#### Records shown
┌──
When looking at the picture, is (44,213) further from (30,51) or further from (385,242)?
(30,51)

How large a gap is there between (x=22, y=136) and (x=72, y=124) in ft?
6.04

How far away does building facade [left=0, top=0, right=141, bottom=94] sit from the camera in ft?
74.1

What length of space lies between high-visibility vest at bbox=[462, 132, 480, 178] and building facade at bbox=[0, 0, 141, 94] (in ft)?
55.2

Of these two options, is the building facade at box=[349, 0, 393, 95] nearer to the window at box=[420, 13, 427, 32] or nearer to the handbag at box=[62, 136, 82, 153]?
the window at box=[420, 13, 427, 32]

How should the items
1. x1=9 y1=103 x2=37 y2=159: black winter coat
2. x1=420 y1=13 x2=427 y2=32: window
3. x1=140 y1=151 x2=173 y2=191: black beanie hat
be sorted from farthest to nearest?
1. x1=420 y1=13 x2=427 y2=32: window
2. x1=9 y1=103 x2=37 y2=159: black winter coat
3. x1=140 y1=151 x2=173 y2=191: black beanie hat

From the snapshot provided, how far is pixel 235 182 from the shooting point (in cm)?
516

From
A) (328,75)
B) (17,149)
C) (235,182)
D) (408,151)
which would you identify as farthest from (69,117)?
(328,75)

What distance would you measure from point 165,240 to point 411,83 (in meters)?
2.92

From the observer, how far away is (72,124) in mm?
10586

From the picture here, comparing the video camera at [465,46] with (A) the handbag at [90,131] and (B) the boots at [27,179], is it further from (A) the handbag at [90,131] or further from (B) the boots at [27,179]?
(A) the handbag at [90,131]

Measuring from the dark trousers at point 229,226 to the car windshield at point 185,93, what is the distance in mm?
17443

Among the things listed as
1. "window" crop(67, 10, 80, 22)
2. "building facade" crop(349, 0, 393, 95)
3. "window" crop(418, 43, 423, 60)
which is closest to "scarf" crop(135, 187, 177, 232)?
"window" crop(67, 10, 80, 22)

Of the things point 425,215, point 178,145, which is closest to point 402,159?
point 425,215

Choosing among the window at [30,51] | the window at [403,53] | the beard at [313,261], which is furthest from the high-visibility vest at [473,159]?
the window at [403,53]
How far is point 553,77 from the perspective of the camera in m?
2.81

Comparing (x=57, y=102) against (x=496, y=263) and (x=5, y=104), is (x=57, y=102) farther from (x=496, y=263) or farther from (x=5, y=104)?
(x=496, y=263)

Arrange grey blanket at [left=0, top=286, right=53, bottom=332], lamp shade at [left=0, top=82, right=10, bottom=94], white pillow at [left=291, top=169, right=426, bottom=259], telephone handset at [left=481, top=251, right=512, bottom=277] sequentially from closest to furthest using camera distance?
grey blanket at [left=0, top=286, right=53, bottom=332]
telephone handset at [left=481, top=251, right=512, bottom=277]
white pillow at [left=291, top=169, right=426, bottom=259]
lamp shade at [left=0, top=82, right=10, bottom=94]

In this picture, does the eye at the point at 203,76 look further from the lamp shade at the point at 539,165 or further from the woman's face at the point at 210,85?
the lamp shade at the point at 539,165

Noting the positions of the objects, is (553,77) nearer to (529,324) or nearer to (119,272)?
└──
Give a word-for-word copy of the records.

#### Exercise answer
When looking at the picture, is (44,213) further from (30,51) or further from (385,242)?
(30,51)

How large a gap is there between (x=22, y=136) and (x=72, y=124) in ft?
6.04

How far away does building facade [left=0, top=0, right=141, bottom=94] sit from the camera in ft?
74.1

What length of space lies between high-visibility vest at bbox=[462, 132, 480, 178] and building facade at bbox=[0, 0, 141, 94] (in ft)?
55.2

Of these two options, is the building facade at box=[349, 0, 393, 95] nearer to the window at box=[420, 13, 427, 32] or nearer to the handbag at box=[62, 136, 82, 153]?
the window at box=[420, 13, 427, 32]

How should the items
1. x1=9 y1=103 x2=37 y2=159: black winter coat
2. x1=420 y1=13 x2=427 y2=32: window
3. x1=140 y1=151 x2=173 y2=191: black beanie hat
be sorted from farthest to nearest?
1. x1=420 y1=13 x2=427 y2=32: window
2. x1=9 y1=103 x2=37 y2=159: black winter coat
3. x1=140 y1=151 x2=173 y2=191: black beanie hat

From the snapshot provided, how far is pixel 235 182 from the shooting point (in cm)?
516

From
A) (328,75)
B) (17,149)
C) (235,182)
D) (408,151)
which would you identify as farthest from (69,117)?
(328,75)

What distance would you measure from point 165,240 to point 411,83 (in meters)?
2.92

From the observer, how far away is (72,124) in mm?
10586

From the picture here, comparing the video camera at [465,46] with (A) the handbag at [90,131] and (B) the boots at [27,179], is it further from (A) the handbag at [90,131] or further from (B) the boots at [27,179]?
(A) the handbag at [90,131]

Measuring from the dark trousers at point 229,226 to the car windshield at point 185,93, what is the distance in mm?
17443

Among the things listed as
1. "window" crop(67, 10, 80, 22)
2. "building facade" crop(349, 0, 393, 95)
3. "window" crop(418, 43, 423, 60)
which is closest to "scarf" crop(135, 187, 177, 232)?
"window" crop(67, 10, 80, 22)

Of the things point 425,215, point 178,145, which is closest to point 402,159?
point 425,215

Choosing among the window at [30,51] | the window at [403,53] | the beard at [313,261], which is furthest from the high-visibility vest at [473,159]?
the window at [403,53]
How far is point 553,77 from the perspective of the camera in m?
2.81

Comparing (x=57, y=102) against (x=496, y=263) and (x=5, y=104), is (x=57, y=102) farther from (x=496, y=263) or farther from (x=5, y=104)?
(x=496, y=263)

Arrange grey blanket at [left=0, top=286, right=53, bottom=332], lamp shade at [left=0, top=82, right=10, bottom=94], white pillow at [left=291, top=169, right=426, bottom=259], telephone handset at [left=481, top=251, right=512, bottom=277] sequentially from closest to furthest using camera distance?
grey blanket at [left=0, top=286, right=53, bottom=332]
telephone handset at [left=481, top=251, right=512, bottom=277]
white pillow at [left=291, top=169, right=426, bottom=259]
lamp shade at [left=0, top=82, right=10, bottom=94]

In this picture, does the eye at the point at 203,76 look further from the lamp shade at the point at 539,165 or further from the woman's face at the point at 210,85?
the lamp shade at the point at 539,165

Noting the positions of the objects, is (553,77) nearer to (529,324) or nearer to (119,272)?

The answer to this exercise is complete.